On Oct. 3, 1789, he announced that there should be a “day of public thanksgiving and prayer to be observed by acknowledging with grateful hearts the many signal favors of Almighty God.” That recommended day was assigned to “Thursday the 26th of November.”
It was nearly a century later before the United States began celebrating Thanksgiving Day federally. Though most states celebrated the holiday on the same day, some states chose their own days. One of the most influential people of the 19th century, Sarah Josepha Hale, implored presidents and politicians to advocate a national Thanksgiving Day. Most of those presidents referred back to Thomas Jefferson’s reasoning that proclaiming such a day would be an infringement on the First Amendment’s freedom of religion clause.
It wasn’t until Abraham Lincoln chose to make the Thanksgiving Day Proclamation in 1863 that it stuck (though it wasn’t officially a national holiday until Congress made it so in 1870).
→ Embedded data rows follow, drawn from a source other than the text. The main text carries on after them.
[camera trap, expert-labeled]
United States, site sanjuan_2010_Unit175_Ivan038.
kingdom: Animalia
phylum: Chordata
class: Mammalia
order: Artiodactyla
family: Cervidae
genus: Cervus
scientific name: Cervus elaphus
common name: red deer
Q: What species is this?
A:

His proclamation and that Thanksgiving Day fell on the same days as Washington’s: Oct. 3 and Nov. 26.
Lincoln hoped that Americans, despite being “in the midst of a civil war unequaled in magnitude and severity,” would “set apart and observe” that day “as a day of thanksgiving and praise to our beneficent Father.” He recommended that the people of the nation should also “fervently implore the interposition of the Almighty hand to heal the wounds of the nation and to restore it.”
The war would continue for another 19 months, but the nation would be restored.
Now here we are, nearly 160 years later, dealing with a wounded nation in need of restoration. Our annual day of thanksgiving is often met with cynicism and ingratitude, though arguably that negativity tends to originate from a loud and incessant minority. Yes, there are ills in our country―economically, politically, and morally—which must be addressed in order to heal and restore. It’s no different than nearly any other time in our nation’s history. There have always been and will always be issues to deal with and problems to solve.
Despite this, Thanksgiving Day shouldn’t be added to the list of days in which we find ourselves complaining or pondering our ills. It should be the day that our hearts and minds are focused solely on being thankful for the blessings we have. We can look back over the 400 years of incredible―even supernatural―prosperity and providence bestowed upon the United States. Despite our ills, our land is the most sought after on the globe. It’s evident that the grateful words of Edward Winslow continue to echo across borders and oceans: “by the goodness of God, we are so far from want, that we often wish you partakers of our plenty.”
This coming Thanksgiving Day, let us be partakers of that plenty, not simply in food, but in reasons to be grateful.